#### The task
Transcribe the following lines exactly as they appear, without any changes.
>> BEGIN
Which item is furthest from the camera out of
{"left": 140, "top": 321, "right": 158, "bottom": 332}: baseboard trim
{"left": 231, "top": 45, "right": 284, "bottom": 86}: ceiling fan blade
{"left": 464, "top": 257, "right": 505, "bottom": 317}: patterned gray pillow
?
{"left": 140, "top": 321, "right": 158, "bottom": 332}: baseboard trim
>> END
#### Task answer
Which item is furthest from the camera out of
{"left": 140, "top": 321, "right": 158, "bottom": 332}: baseboard trim
{"left": 231, "top": 45, "right": 284, "bottom": 86}: ceiling fan blade
{"left": 464, "top": 257, "right": 505, "bottom": 317}: patterned gray pillow
?
{"left": 140, "top": 321, "right": 158, "bottom": 332}: baseboard trim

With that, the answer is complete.